Tipos de violação da boa-fé objetiva

Nosso ordenamento jurídico prevê duas espécies de boa-fé: a subjetiva – refere-se a dados internos, psicológicos, elementos diretamente ligados ao sujeito (art. 186, CC); e a objetiva – relativa a um comportamento, um dever de conduta (art. 187, CC).

Em relação à boa-fé objetiva, sua violação implica em abuso de direito, os quais são retratados em algumas sub-modalidades, quais sejam:

  • Venire contra factum proprium

É a proibição de comportamento contraditório, também chamada de Teoria dos Atos Próprios. É uma modalidade de abuso de direito caracterizada pela prática de um comportamento, ou seja, pelo exercício de um direito afrontando uma expectativa criada de que aquele direito não seria exercido.

No venire o titular procura exercer um direito seu depois de criar a expectativa de que aquele direito não seria exercido. Difere da proibição de alegação da própria torpeza, pois esta é fundada na boa-fé subjetiva, enquanto o venire funda-se na boa fé-objetiva. Também não se confunde com a reserva mental porque a reserva mental está no campo do descumprimento contratual, do inadimplemento contratual.
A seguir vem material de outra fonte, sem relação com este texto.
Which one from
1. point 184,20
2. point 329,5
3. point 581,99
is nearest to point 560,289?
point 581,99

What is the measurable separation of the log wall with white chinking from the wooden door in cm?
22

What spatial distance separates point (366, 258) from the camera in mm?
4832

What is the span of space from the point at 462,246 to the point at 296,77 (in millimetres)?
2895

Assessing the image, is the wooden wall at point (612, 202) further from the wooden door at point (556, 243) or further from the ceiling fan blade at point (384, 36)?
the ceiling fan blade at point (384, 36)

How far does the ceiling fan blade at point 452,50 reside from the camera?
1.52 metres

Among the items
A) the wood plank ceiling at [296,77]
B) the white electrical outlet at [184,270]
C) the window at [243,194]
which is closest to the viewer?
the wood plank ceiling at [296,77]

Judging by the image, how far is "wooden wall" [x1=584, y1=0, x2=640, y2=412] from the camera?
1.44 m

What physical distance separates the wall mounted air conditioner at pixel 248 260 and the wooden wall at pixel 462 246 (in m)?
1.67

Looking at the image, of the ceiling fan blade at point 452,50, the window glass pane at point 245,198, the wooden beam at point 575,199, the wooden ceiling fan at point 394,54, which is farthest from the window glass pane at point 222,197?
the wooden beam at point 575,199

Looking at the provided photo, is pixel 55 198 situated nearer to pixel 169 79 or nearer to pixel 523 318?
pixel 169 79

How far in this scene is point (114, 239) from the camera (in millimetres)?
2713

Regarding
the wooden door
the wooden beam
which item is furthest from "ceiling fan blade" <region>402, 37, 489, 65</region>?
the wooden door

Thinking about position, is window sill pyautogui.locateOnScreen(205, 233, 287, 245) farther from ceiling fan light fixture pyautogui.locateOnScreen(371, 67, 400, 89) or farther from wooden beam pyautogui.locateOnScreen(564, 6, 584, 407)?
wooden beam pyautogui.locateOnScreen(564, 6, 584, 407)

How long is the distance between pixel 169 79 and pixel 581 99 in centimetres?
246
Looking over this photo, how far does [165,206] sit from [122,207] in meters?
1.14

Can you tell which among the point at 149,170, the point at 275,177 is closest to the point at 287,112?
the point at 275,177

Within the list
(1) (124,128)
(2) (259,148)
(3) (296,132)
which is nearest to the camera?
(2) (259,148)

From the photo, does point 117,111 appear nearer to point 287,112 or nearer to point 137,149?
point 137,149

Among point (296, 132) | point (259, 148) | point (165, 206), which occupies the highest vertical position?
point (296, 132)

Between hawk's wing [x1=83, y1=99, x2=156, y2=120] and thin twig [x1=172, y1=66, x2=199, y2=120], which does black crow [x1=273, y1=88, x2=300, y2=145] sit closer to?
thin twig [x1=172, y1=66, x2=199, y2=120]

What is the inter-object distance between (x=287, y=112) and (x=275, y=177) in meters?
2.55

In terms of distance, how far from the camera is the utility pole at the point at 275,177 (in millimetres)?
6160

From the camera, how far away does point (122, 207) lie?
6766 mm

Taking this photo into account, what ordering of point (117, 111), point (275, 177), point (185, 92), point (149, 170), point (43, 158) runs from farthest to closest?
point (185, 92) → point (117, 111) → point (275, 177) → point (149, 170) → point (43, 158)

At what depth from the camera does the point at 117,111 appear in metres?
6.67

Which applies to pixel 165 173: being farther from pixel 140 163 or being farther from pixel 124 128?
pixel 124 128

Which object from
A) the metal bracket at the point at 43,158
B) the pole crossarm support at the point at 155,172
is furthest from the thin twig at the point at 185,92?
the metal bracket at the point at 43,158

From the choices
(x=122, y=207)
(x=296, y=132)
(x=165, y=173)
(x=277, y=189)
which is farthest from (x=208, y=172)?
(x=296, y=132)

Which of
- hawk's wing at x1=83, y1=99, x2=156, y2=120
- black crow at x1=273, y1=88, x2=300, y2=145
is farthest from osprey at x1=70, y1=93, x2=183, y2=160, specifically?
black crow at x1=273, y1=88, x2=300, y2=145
Exemplo de Venire na Jurisprudência (RE 86787/RS):

Na década de 70, uma mulher rica se apaixona por um homem muito mais novo do que ela. O casal conta com a resistência da família dela. Eles vão até o Uruguai e se casam, pois lá o regime de bens oficial é o de separação de bens (o que é dela não comunica com ele). Voltam para o Brasil e comunicam que se casaram. Tempos depois, eles requerem a homologação do casamento no Brasil e, em sendo assim, o regime sai do uruguaio e vai para o regime brasileiro que, na época era o regime universal. Eles não revelam a conversão a ninguém e todos sabem que estão casados pelo regime da separação. Ela faz uma doação a ele e ele monta uma empresa para dar apoio às empresas dela. Em pouco tempo ele vai à falência e os credores o executam. Acaba o patrimônio dele. Os credores tentaram, então, executá-la. E ele defende dizendo que o patrimônio dela não poderia ser executado porque eram casados no regime de separação e comprovam o casamento no Uruguai. Com isso, a Justiça termina protegendo o patrimônio dela por conta das alegações. Sem ocupação, ele depois resolve procurar um outro trabalho. Ela já não gosta mais da ocupação que ele arrumou e pede a separação. Ele contesta a ação dizendo assim: “quer separar, a gente separa, só que tem que dividir todo o patrimônio, porque somos casados no regime de comunhão universal”. E aparece com a homologação do casamento no Brasil. O Supremo, nesse caso, aplicou o venire contra factum proprium, dizendo: de fato, você teria direito à meação, mas você criou em todos e nela a expectativa de que na sua cabeça vocês eram casados pelo regime da separação. Ato ilícito objetivo caducificante. Ele perdeu o direito de exercer o seu direito à meação.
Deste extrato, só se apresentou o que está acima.